> _WORK REQUEST_:
The line containing "FLY Day Slide 1.2.png", and every line after it to the end of the listing, should be repeated exactly; the pictures should not.

> _SOURCE DATA_:
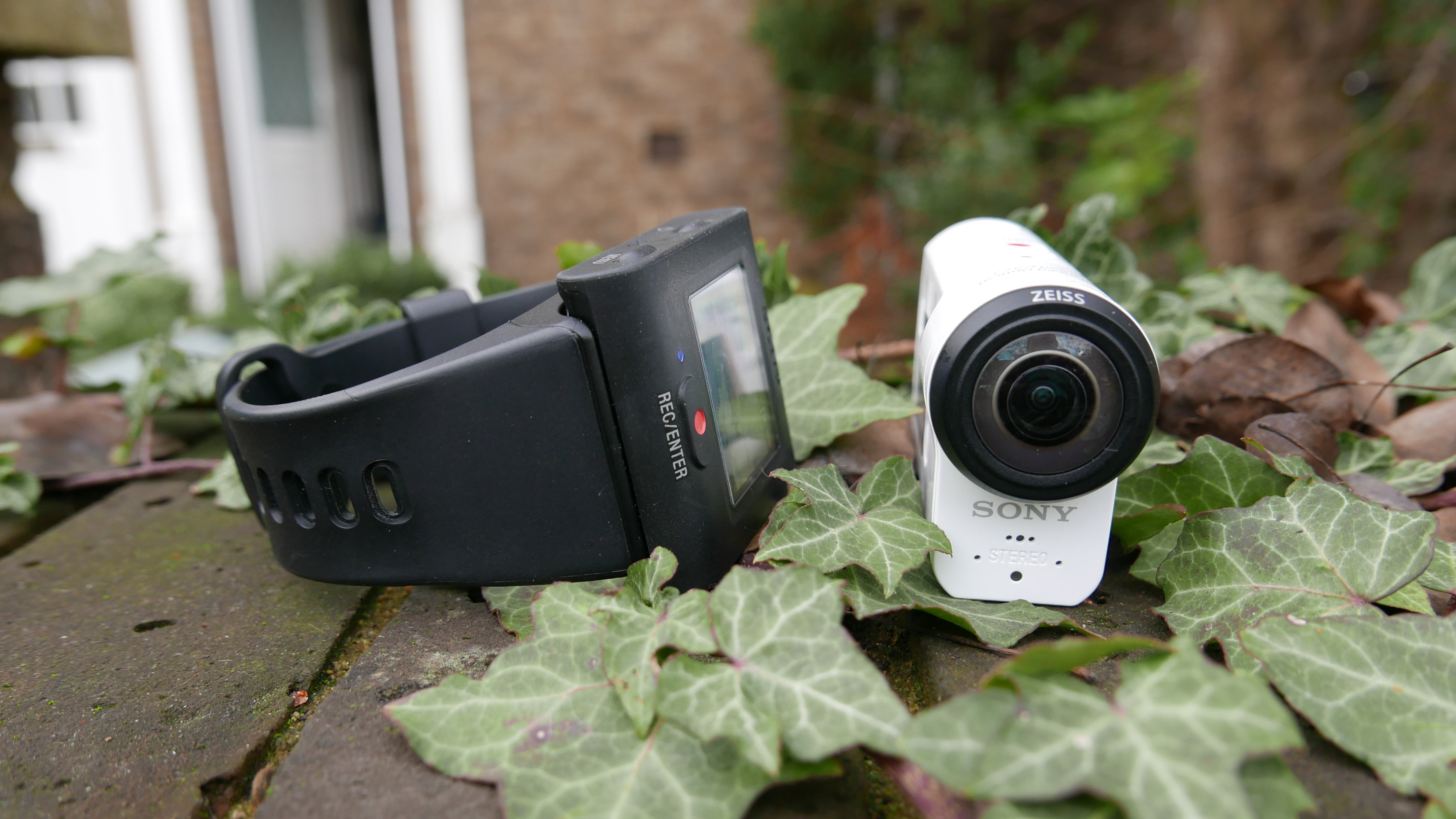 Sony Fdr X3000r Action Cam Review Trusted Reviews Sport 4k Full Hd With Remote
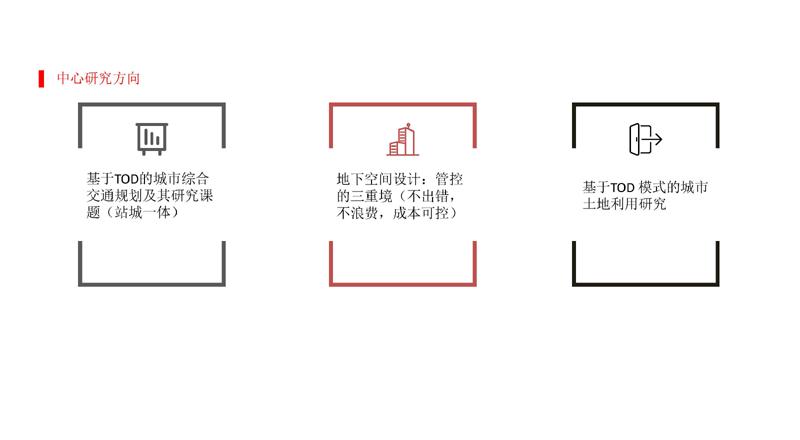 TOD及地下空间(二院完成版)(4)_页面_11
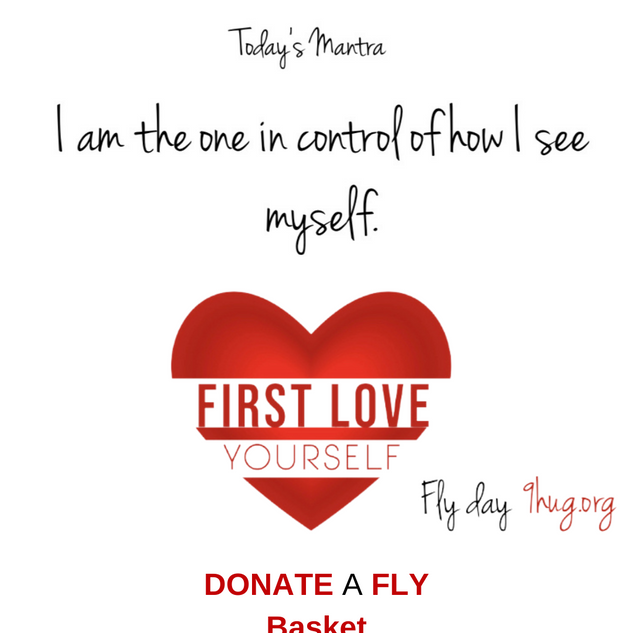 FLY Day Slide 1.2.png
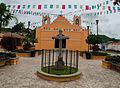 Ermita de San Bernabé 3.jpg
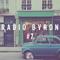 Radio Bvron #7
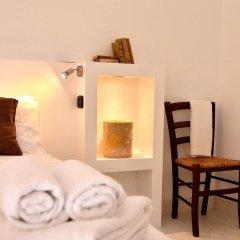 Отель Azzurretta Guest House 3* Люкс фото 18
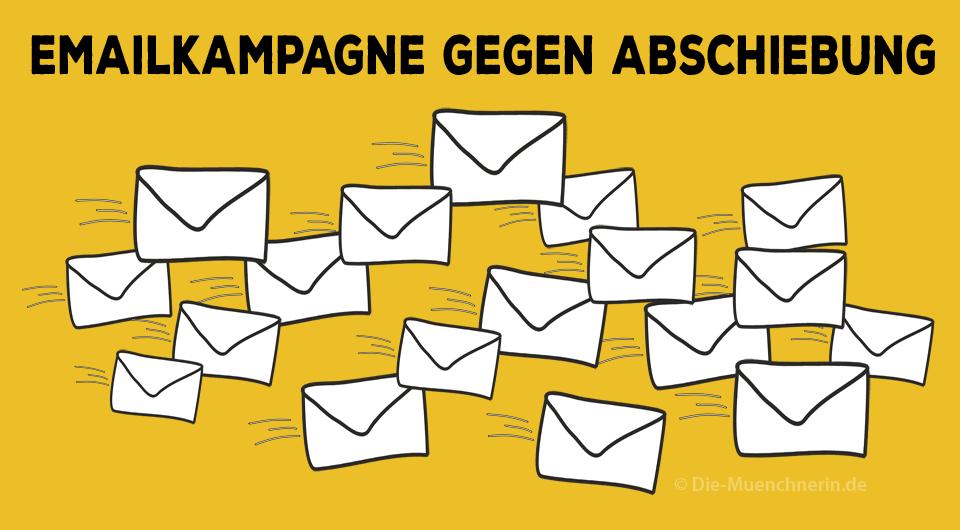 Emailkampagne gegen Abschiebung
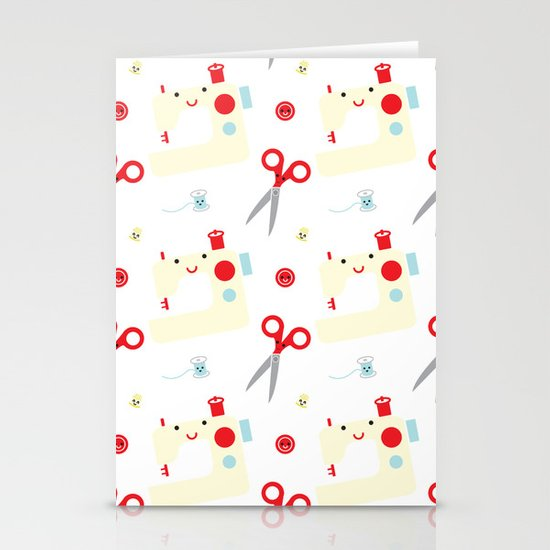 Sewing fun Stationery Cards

> _TASK ANSWER_:
 FLY Day Slide 1.2.png
 Ermita de San Bernabé 3.jpg
 Radio Bvron #7
 Отель Azzurretta Guest House 3* Люкс фото 18
 Emailkampagne gegen Abschiebung
 Sewing fun Stationery Cards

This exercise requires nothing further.